Rick Rothacker, McClatchy Newspapers via the Kansas City Star

Bank of America Corp.’s sale of mortgage servicing rights to Fannie Mae, a transaction that spurred a congressional inquiry last week, “made sense for both companies,” the regulator of the government-controlled mortgage giant told reporters Monday.

“We are certainly concerned about ensuring that these higher-risk mortgages are adequately and appropriately serviced, and this was an arrangement that helped to realize that goal,” Edward DeMarco, acting director of the Federal Housing Finance Agency, said after remarks at a mortgage conference sponsored by the N.C. Bankers Association.

Rep. Darrell Issa, R-Calif., chairman of the House Oversight and Government Reform Committee, last week called the sale a possible “back-door bailout” for the Charlotte-based bank, which is working to shed mortgage-related liabilities and meet new capital standards. Issa sent a letter to DeMarco asking him to provide documents on the transaction and to explain the agency’s decision-making process.

“Congress and the American people deserve a full explanation for what appears to be yet another bailout paid for by taxpayers benefitting businesses that made bad business decisions,” Issa said in a statement.

Fannie Mae reportedly paid $500 million for the right to service the mortgages.
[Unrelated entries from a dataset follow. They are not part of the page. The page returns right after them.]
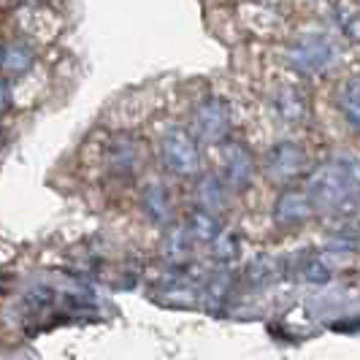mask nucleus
<instances>
[{
  "instance_id": "8",
  "label": "nucleus",
  "mask_w": 360,
  "mask_h": 360,
  "mask_svg": "<svg viewBox=\"0 0 360 360\" xmlns=\"http://www.w3.org/2000/svg\"><path fill=\"white\" fill-rule=\"evenodd\" d=\"M141 209L149 217V222H155V225H171L174 222L171 195H168V190L162 184H158V181L146 184L144 190H141Z\"/></svg>"
},
{
  "instance_id": "14",
  "label": "nucleus",
  "mask_w": 360,
  "mask_h": 360,
  "mask_svg": "<svg viewBox=\"0 0 360 360\" xmlns=\"http://www.w3.org/2000/svg\"><path fill=\"white\" fill-rule=\"evenodd\" d=\"M339 103H342V114L347 117V122L360 133V79H349L344 84Z\"/></svg>"
},
{
  "instance_id": "15",
  "label": "nucleus",
  "mask_w": 360,
  "mask_h": 360,
  "mask_svg": "<svg viewBox=\"0 0 360 360\" xmlns=\"http://www.w3.org/2000/svg\"><path fill=\"white\" fill-rule=\"evenodd\" d=\"M276 108H279L288 120H301L304 111H307V103H304V98H298L295 90H285L279 95V101H276Z\"/></svg>"
},
{
  "instance_id": "3",
  "label": "nucleus",
  "mask_w": 360,
  "mask_h": 360,
  "mask_svg": "<svg viewBox=\"0 0 360 360\" xmlns=\"http://www.w3.org/2000/svg\"><path fill=\"white\" fill-rule=\"evenodd\" d=\"M193 130L198 141L219 144L231 133V106L222 98H206L193 114Z\"/></svg>"
},
{
  "instance_id": "4",
  "label": "nucleus",
  "mask_w": 360,
  "mask_h": 360,
  "mask_svg": "<svg viewBox=\"0 0 360 360\" xmlns=\"http://www.w3.org/2000/svg\"><path fill=\"white\" fill-rule=\"evenodd\" d=\"M304 171H307V152L292 141L271 146V152L266 155V176L271 181L288 184V181L304 176Z\"/></svg>"
},
{
  "instance_id": "11",
  "label": "nucleus",
  "mask_w": 360,
  "mask_h": 360,
  "mask_svg": "<svg viewBox=\"0 0 360 360\" xmlns=\"http://www.w3.org/2000/svg\"><path fill=\"white\" fill-rule=\"evenodd\" d=\"M187 231L193 233L195 241H206V244H212L217 236L222 233V225H219V219L214 217V212H209V209H198V212H193L190 219H187Z\"/></svg>"
},
{
  "instance_id": "1",
  "label": "nucleus",
  "mask_w": 360,
  "mask_h": 360,
  "mask_svg": "<svg viewBox=\"0 0 360 360\" xmlns=\"http://www.w3.org/2000/svg\"><path fill=\"white\" fill-rule=\"evenodd\" d=\"M360 171L347 160L320 162L307 179V193L317 209H339L352 198Z\"/></svg>"
},
{
  "instance_id": "5",
  "label": "nucleus",
  "mask_w": 360,
  "mask_h": 360,
  "mask_svg": "<svg viewBox=\"0 0 360 360\" xmlns=\"http://www.w3.org/2000/svg\"><path fill=\"white\" fill-rule=\"evenodd\" d=\"M219 158H222V181L231 190H236V193L247 190L255 176L252 152L241 144V141H225Z\"/></svg>"
},
{
  "instance_id": "18",
  "label": "nucleus",
  "mask_w": 360,
  "mask_h": 360,
  "mask_svg": "<svg viewBox=\"0 0 360 360\" xmlns=\"http://www.w3.org/2000/svg\"><path fill=\"white\" fill-rule=\"evenodd\" d=\"M11 108V84L6 79H0V114Z\"/></svg>"
},
{
  "instance_id": "2",
  "label": "nucleus",
  "mask_w": 360,
  "mask_h": 360,
  "mask_svg": "<svg viewBox=\"0 0 360 360\" xmlns=\"http://www.w3.org/2000/svg\"><path fill=\"white\" fill-rule=\"evenodd\" d=\"M162 165L176 176H195L200 171L198 136L187 127H168L160 139Z\"/></svg>"
},
{
  "instance_id": "13",
  "label": "nucleus",
  "mask_w": 360,
  "mask_h": 360,
  "mask_svg": "<svg viewBox=\"0 0 360 360\" xmlns=\"http://www.w3.org/2000/svg\"><path fill=\"white\" fill-rule=\"evenodd\" d=\"M193 233L187 231V225L184 228H171L165 238H162V255L168 257V260H174V263H181L190 250H193Z\"/></svg>"
},
{
  "instance_id": "12",
  "label": "nucleus",
  "mask_w": 360,
  "mask_h": 360,
  "mask_svg": "<svg viewBox=\"0 0 360 360\" xmlns=\"http://www.w3.org/2000/svg\"><path fill=\"white\" fill-rule=\"evenodd\" d=\"M33 60H36V54L27 44H19V41L8 44L3 49V71L11 73V76H22V73H27L33 68Z\"/></svg>"
},
{
  "instance_id": "17",
  "label": "nucleus",
  "mask_w": 360,
  "mask_h": 360,
  "mask_svg": "<svg viewBox=\"0 0 360 360\" xmlns=\"http://www.w3.org/2000/svg\"><path fill=\"white\" fill-rule=\"evenodd\" d=\"M228 292V279L222 274H214L212 279H206V301H222Z\"/></svg>"
},
{
  "instance_id": "6",
  "label": "nucleus",
  "mask_w": 360,
  "mask_h": 360,
  "mask_svg": "<svg viewBox=\"0 0 360 360\" xmlns=\"http://www.w3.org/2000/svg\"><path fill=\"white\" fill-rule=\"evenodd\" d=\"M290 65L298 71H320L333 57V44L325 36H307L290 46Z\"/></svg>"
},
{
  "instance_id": "16",
  "label": "nucleus",
  "mask_w": 360,
  "mask_h": 360,
  "mask_svg": "<svg viewBox=\"0 0 360 360\" xmlns=\"http://www.w3.org/2000/svg\"><path fill=\"white\" fill-rule=\"evenodd\" d=\"M52 298H54V290L36 288V290H30V292L25 295V307L33 309V311H41V309L52 307Z\"/></svg>"
},
{
  "instance_id": "9",
  "label": "nucleus",
  "mask_w": 360,
  "mask_h": 360,
  "mask_svg": "<svg viewBox=\"0 0 360 360\" xmlns=\"http://www.w3.org/2000/svg\"><path fill=\"white\" fill-rule=\"evenodd\" d=\"M225 181H219L212 174H203L195 184V200H198L200 209H209V212H219L222 203H225Z\"/></svg>"
},
{
  "instance_id": "10",
  "label": "nucleus",
  "mask_w": 360,
  "mask_h": 360,
  "mask_svg": "<svg viewBox=\"0 0 360 360\" xmlns=\"http://www.w3.org/2000/svg\"><path fill=\"white\" fill-rule=\"evenodd\" d=\"M139 158V144L130 136H114V141L108 144V165L114 171H130L133 162Z\"/></svg>"
},
{
  "instance_id": "19",
  "label": "nucleus",
  "mask_w": 360,
  "mask_h": 360,
  "mask_svg": "<svg viewBox=\"0 0 360 360\" xmlns=\"http://www.w3.org/2000/svg\"><path fill=\"white\" fill-rule=\"evenodd\" d=\"M0 68H3V46H0Z\"/></svg>"
},
{
  "instance_id": "7",
  "label": "nucleus",
  "mask_w": 360,
  "mask_h": 360,
  "mask_svg": "<svg viewBox=\"0 0 360 360\" xmlns=\"http://www.w3.org/2000/svg\"><path fill=\"white\" fill-rule=\"evenodd\" d=\"M314 209L317 206L311 203L307 190H285L274 203V219L285 228H292V225L307 222L309 217L314 214Z\"/></svg>"
}]
</instances>
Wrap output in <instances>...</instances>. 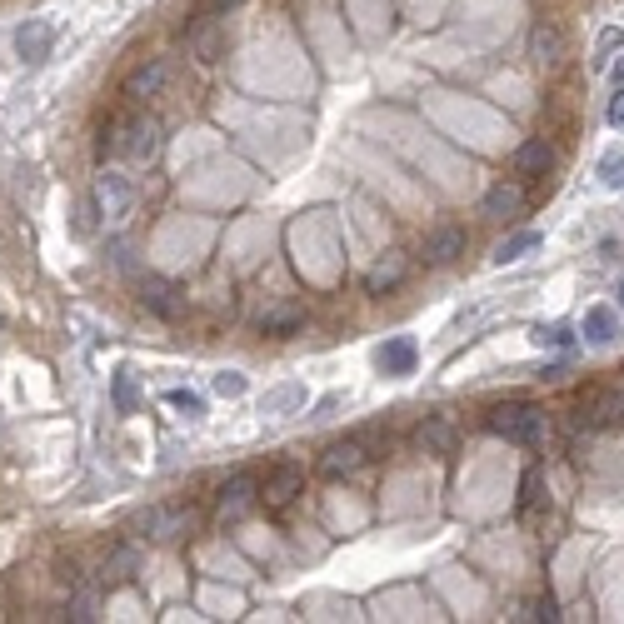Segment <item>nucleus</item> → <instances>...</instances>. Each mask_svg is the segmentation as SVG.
Wrapping results in <instances>:
<instances>
[{
	"label": "nucleus",
	"mask_w": 624,
	"mask_h": 624,
	"mask_svg": "<svg viewBox=\"0 0 624 624\" xmlns=\"http://www.w3.org/2000/svg\"><path fill=\"white\" fill-rule=\"evenodd\" d=\"M624 425V370H615V380H595L580 385L570 410H565V430L570 435H615Z\"/></svg>",
	"instance_id": "f257e3e1"
},
{
	"label": "nucleus",
	"mask_w": 624,
	"mask_h": 624,
	"mask_svg": "<svg viewBox=\"0 0 624 624\" xmlns=\"http://www.w3.org/2000/svg\"><path fill=\"white\" fill-rule=\"evenodd\" d=\"M480 425L495 440L520 445V450H550V440H555V415L545 405H535V400H500V405L485 410Z\"/></svg>",
	"instance_id": "f03ea898"
},
{
	"label": "nucleus",
	"mask_w": 624,
	"mask_h": 624,
	"mask_svg": "<svg viewBox=\"0 0 624 624\" xmlns=\"http://www.w3.org/2000/svg\"><path fill=\"white\" fill-rule=\"evenodd\" d=\"M160 145H165V130H160V120H155L150 110H140V105L110 115L105 130H100V155H115V160H130V165L155 160Z\"/></svg>",
	"instance_id": "7ed1b4c3"
},
{
	"label": "nucleus",
	"mask_w": 624,
	"mask_h": 624,
	"mask_svg": "<svg viewBox=\"0 0 624 624\" xmlns=\"http://www.w3.org/2000/svg\"><path fill=\"white\" fill-rule=\"evenodd\" d=\"M130 530L150 545H175L200 530V510L195 505H150V510H135Z\"/></svg>",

Bank of America has not disclosed the purchase price or the buyer.

Bank of America spokesman Dan Frahm said the bank periodically sells mortgage-servicing rights or transfers mortgage-related assets to third parties. “This is a commonly accepted, industry-wide practice that many mortgage loan servicers, including Bank of America, have engaged in for many years,” he said.

In this case, he noted, the third-party purchaser already held the exposure to possible losses on the loans. Bank of America only serviced the mortgages.